If W has lots of narrow, spiky local maxima with broad bases, then gradient descent is likely to find those local maxima, while random sampling rarely hits them. In this case, fake wins are likely to outnumber real wins in the gradient descent group, but not the random sampling group.
More generally, if U = V + W, then dU/dx = dV/dx + dW/dx. If V’s gradient is typically bigger than W’s gradient, gradient descent will mostly pay attention to V; the reverse is true if W’s gradient is typically bigger.
But even if W’s gradient typically exceeds V’s gradient, U’s gradient will still correlate with V’s, assuming dV/dx and dW/dx are uncorrelated. (cov(dU, dV) = cov(dV+dW, dV) = cov(dV, dV) + cov(dW, dV) = cov(dV, dV).)
So I’d expect that if you change your experiment so instead of looking at the results in some band, you instead take the best n results from each group, the best n results of the gradient descent group will be better on average. Another intuition pump: Let’s consider the spiky W scenario again.
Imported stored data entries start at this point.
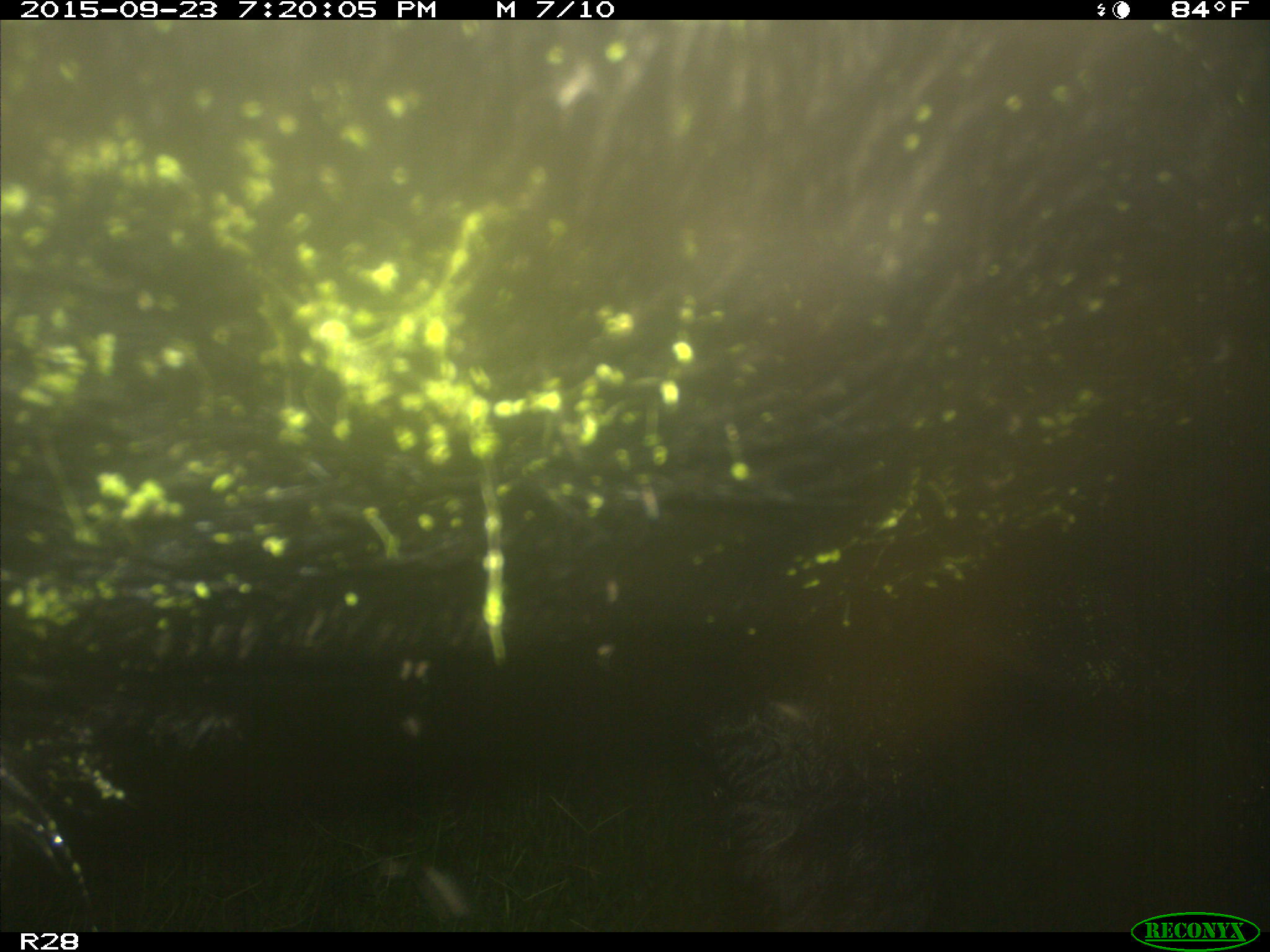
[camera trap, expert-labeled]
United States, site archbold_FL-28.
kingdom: Animalia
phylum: Chordata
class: Mammalia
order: Artiodactyla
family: Bovidae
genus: Bos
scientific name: Bos taurus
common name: domestic cow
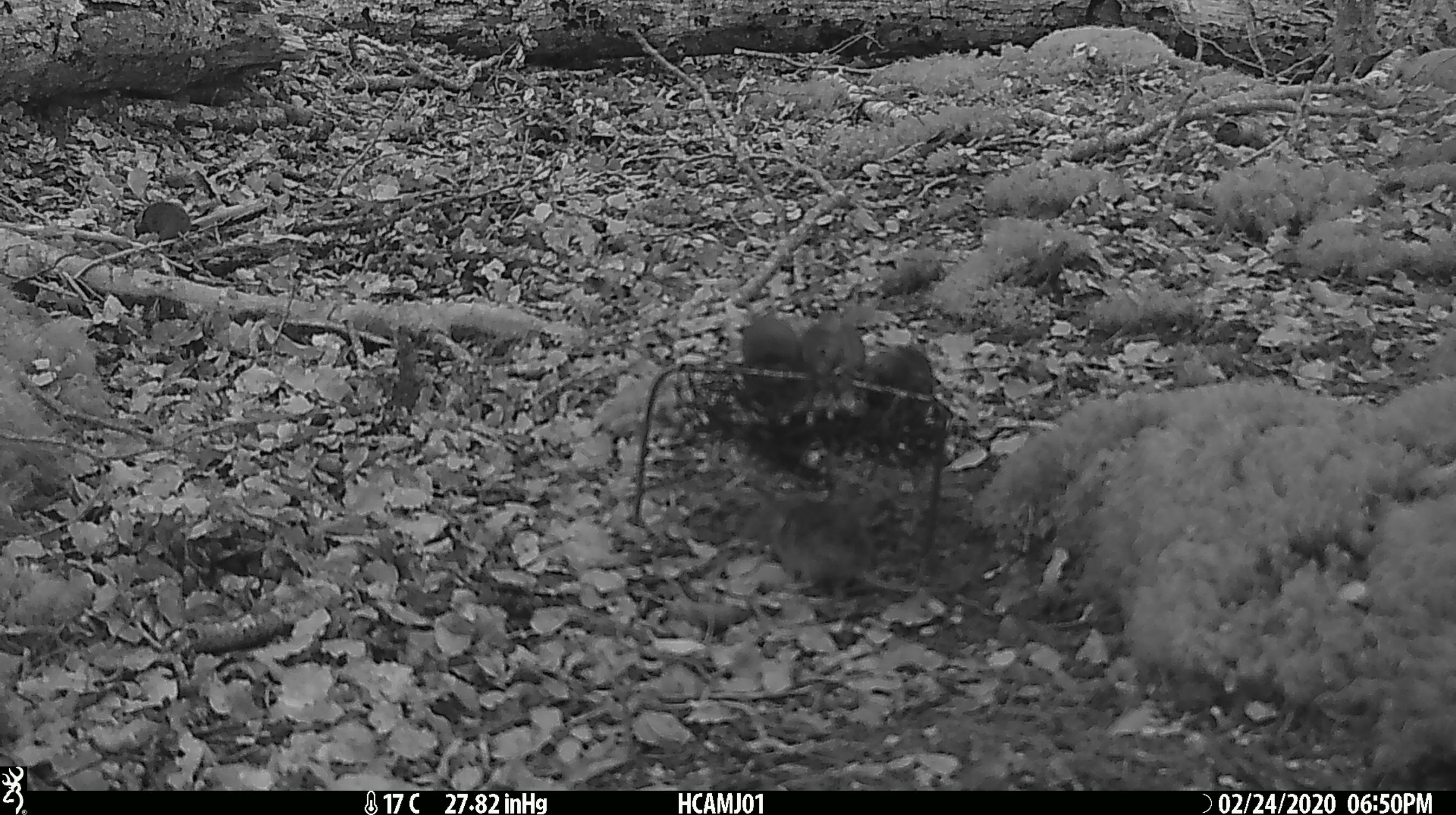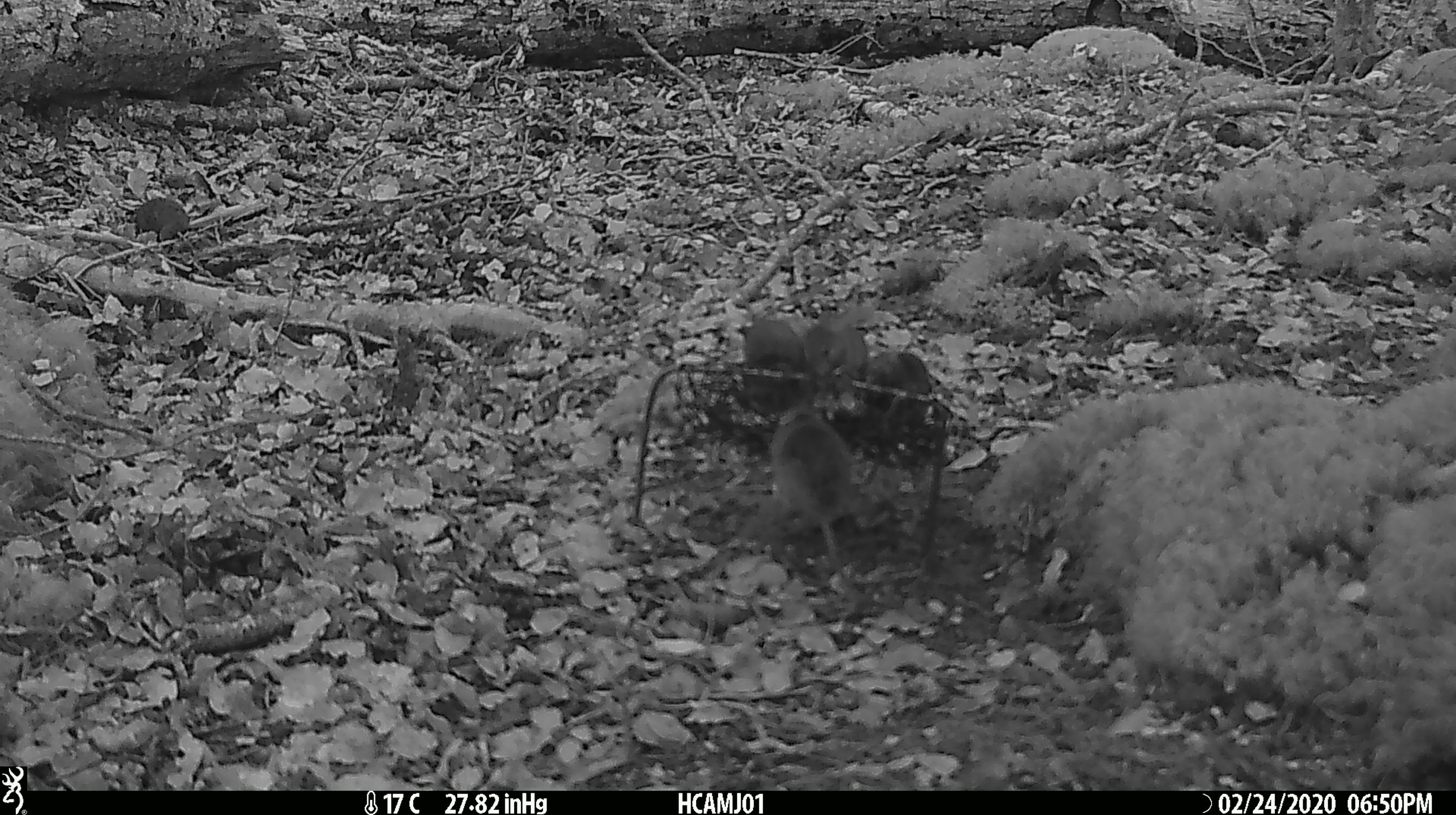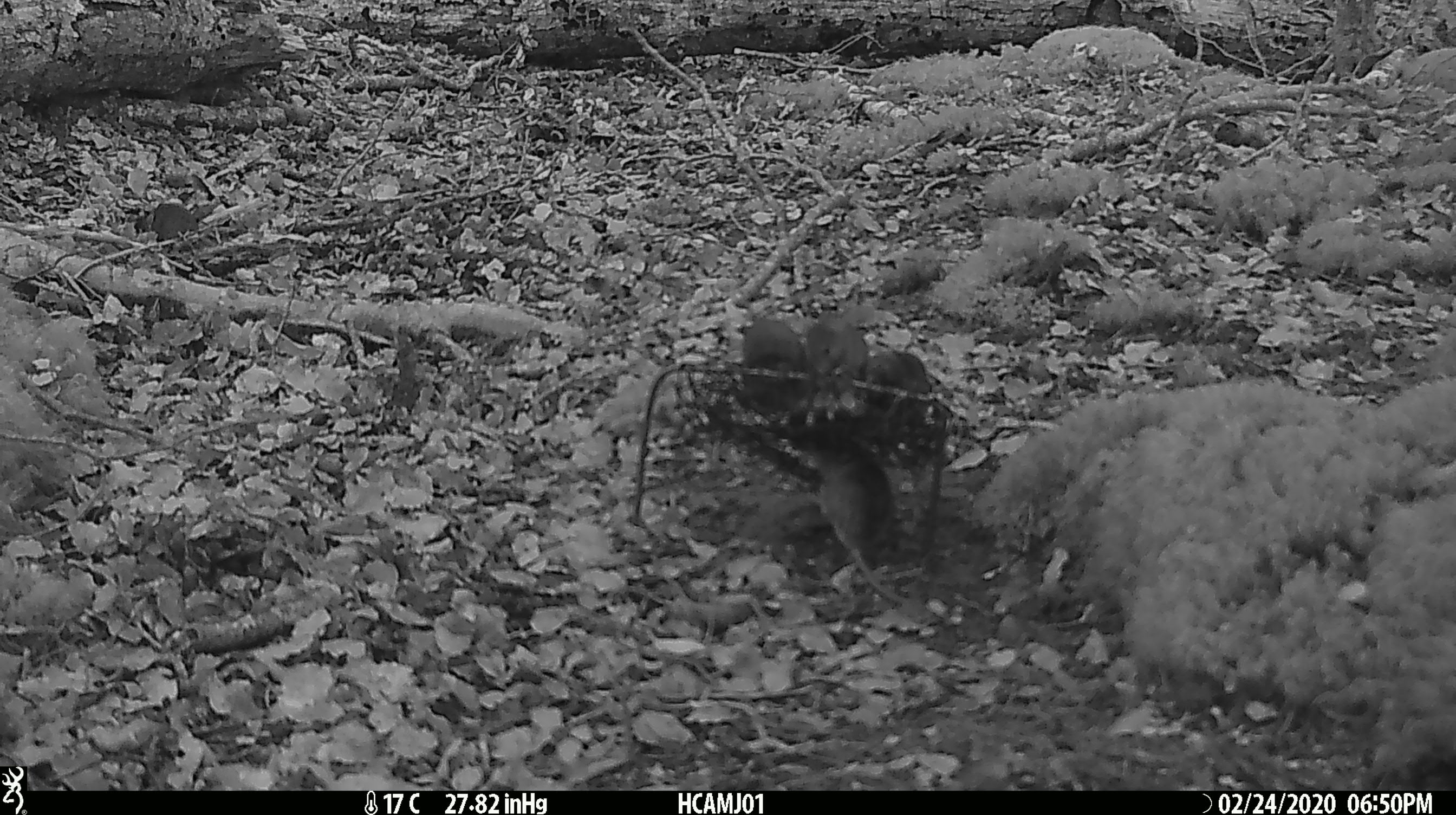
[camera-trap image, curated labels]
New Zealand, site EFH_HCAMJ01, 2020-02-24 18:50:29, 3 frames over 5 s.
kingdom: Animalia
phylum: Chordata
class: Mammalia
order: Rodentia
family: Muridae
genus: Mus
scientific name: Mus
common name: mouse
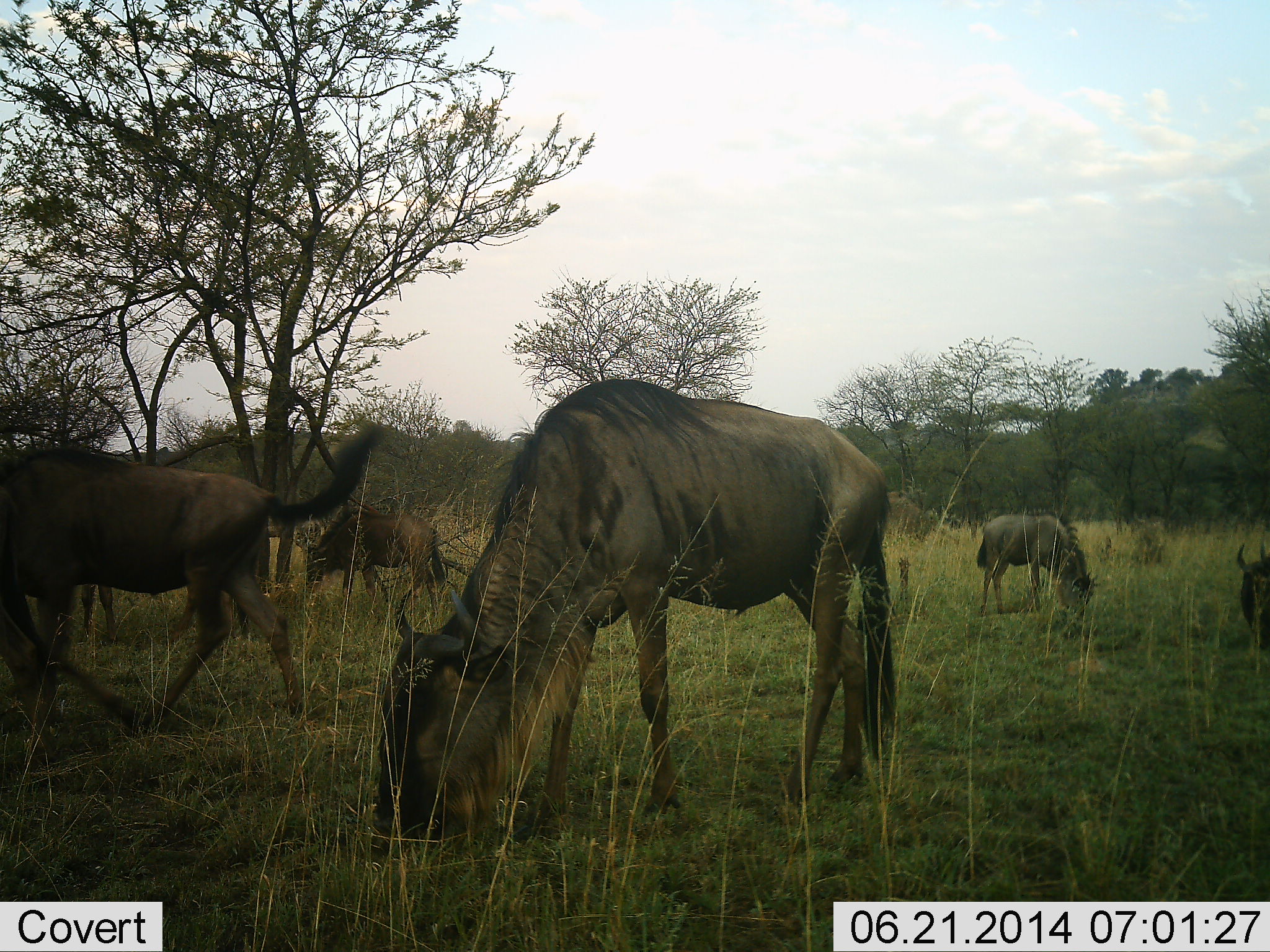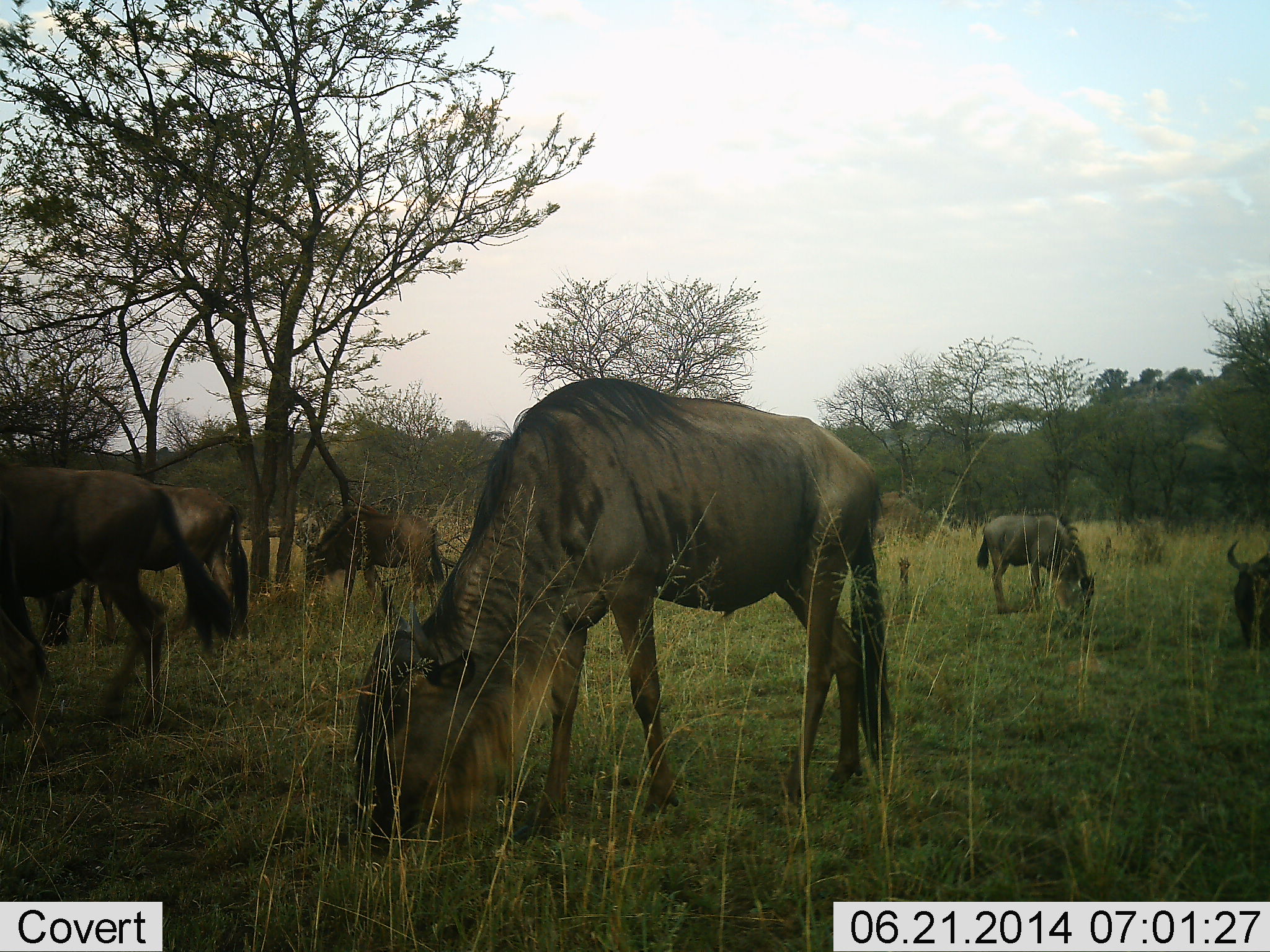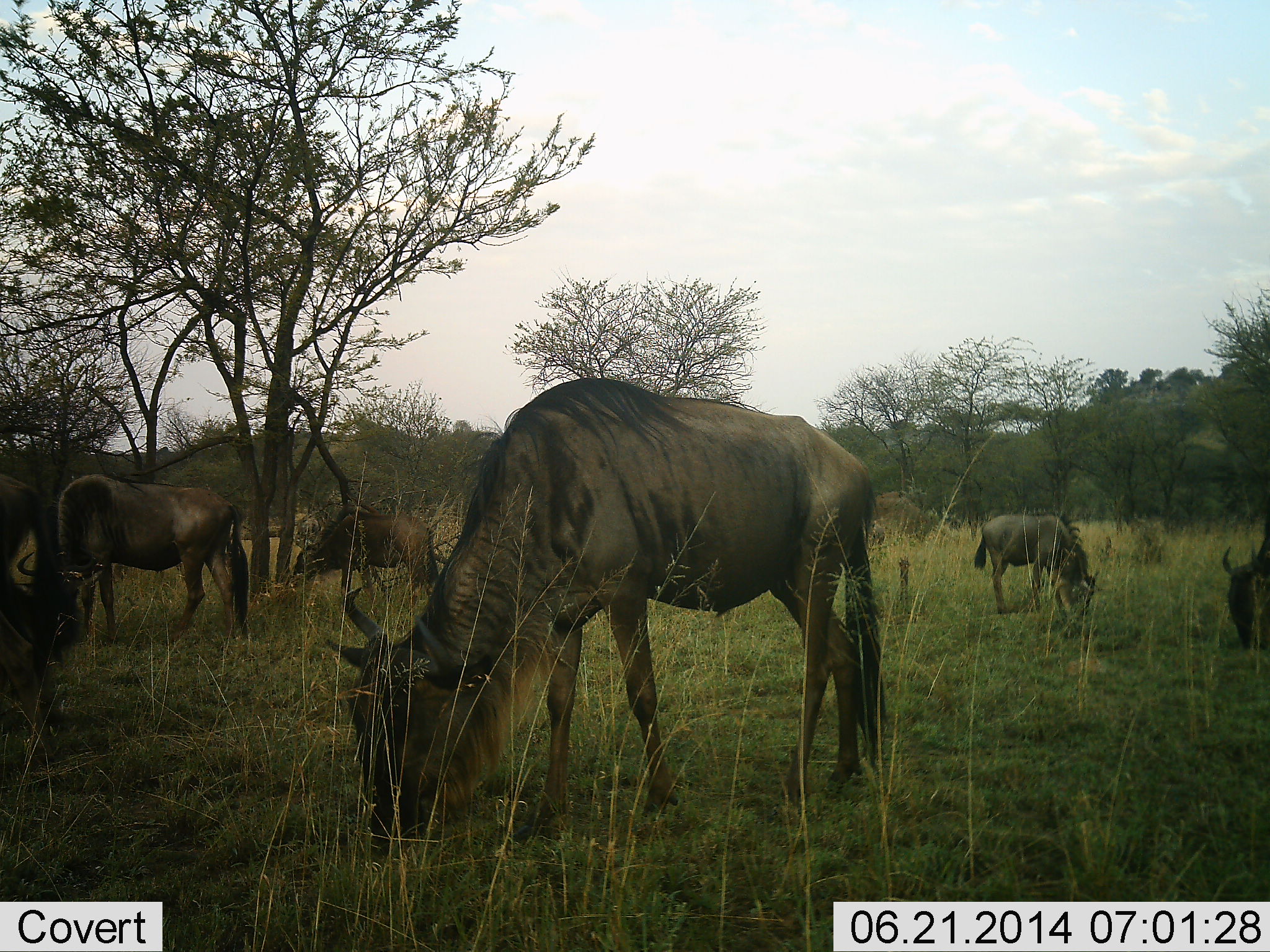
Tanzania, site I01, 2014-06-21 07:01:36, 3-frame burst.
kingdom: Animalia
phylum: Chordata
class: Mammalia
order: Artiodactyla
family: Bovidae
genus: Connochaetes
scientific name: Connochaetes taurinus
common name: blue wildebeest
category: wildebeest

If V is constant everywhere, gradient descent will basically find us the nearest local maximum in W, which essentially adds random movement. But if V is a plane with a constant slope, and the random initialization is near two different local maxima in W, gradient descent will be biased towards the local maximum in W which is higher up on the plane of V. The very best points will tend to be those that are both on top of a spike in W and high up on the plane of V.
I think this is a more general point which applies regardless of the optimization algorithm you’re using: If your proxy consists of something you’re trying to maximize plus unrelated noise that’s roughly constant in magnitude, you’re still best off maximizing the heck out of that proxy, because the very highest value of the proxy will tend to be a point where the noise is high and the thing you’re trying to maximize is also high.
“Constant unrelated noise” is an important assumption. For example, if you’re dealing with a machine learning model, noise is likely to be higher for inputs off of the training distribution, so the top n points might be points far off the training distribution chosen mainly on the basis of noise. (Goodhart’s Law arguably reduces to the problem of distributional shift.) I guess then the question is what the analogous region of input space is for approval. Where does the correspondence between approval and human value tend to break down?
(Note: Although W can’t be i.i.d., W’s gradient could be faked so it is. I think this corresponds to perturbed gradient descent, which apparently helps performance on V too.)
I think it depends almost entirely on the shape of V and W.
In order to do gradient descent, you need a function which is continuous and differentiable. So W can’t be noise in the traditional regression sense (independent and identically distributed for each individual observation), because that’s not going to be differentiable.
If W has lots of narrow, spiky local maxima with broad bases, then gradient descent is likely to find those local maxima, while random sampling rarely hits them. In this case, fake wins are likely to outnumber real wins in the gradient descent group, but not the random sampling group.
More generally, if U = V + W, then dU/dx = dV/dx + dW/dx. If V’s gradient is typically bigger than W’s gradient, gradient descent will mostly pay attention to V; the reverse is true if W’s gradient is typically bigger.
But even if W’s gradient typically exceeds V’s gradient, U’s gradient will still correlate with V’s, assuming dV/dx and dW/dx are uncorrelated. (cov(dU, dV) = cov(dV+dW, dV) = cov(dV, dV) + cov(dW, dV) = cov(dV, dV).)
So I’d expect that if you change your experiment so instead of looking at the results in some band, you instead take the best n results from each group, the best n results of the gradient descent group will be better on average. Another intuition pump: Let’s consider the spiky W scenario again. If V is constant everywhere, gradient descent will basically find us the nearest local maximum in W, which essentially adds random movement. But if V is a plane with a constant slope, and the random initialization is near two different local maxima in W, gradient descent will be biased towards the local maximum in W which is higher up on the plane of V. The very best points will tend to be those that are both on top of a spike in W and high up on the plane of V.
I think this is a more general point which applies regardless of the optimization algorithm you’re using: If your proxy consists of something you’re trying to maximize plus unrelated noise that’s roughly constant in magnitude, you’re still best off maximizing the heck out of that proxy, because the very highest value of the proxy will tend to be a point where the noise is high and the thing you’re trying to maximize is also high.
“Constant unrelated noise” is an important assumption. For example, if you’re dealing with a machine learning model, noise is likely to be higher for inputs off of the training distribution, so the top n points might be points far off the training distribution chosen mainly on the basis of noise. (Goodhart’s Law arguably reduces to the problem of distributional shift.) I guess then the question is what the analogous region of input space is for approval. Where does the correspondence between approval and human value tend to break down?
(Note: Although W can’t be i.i.d., W’s gradient could be faked so it is. I think this corresponds to perturbed gradient descent, which apparently helps performance on V too.)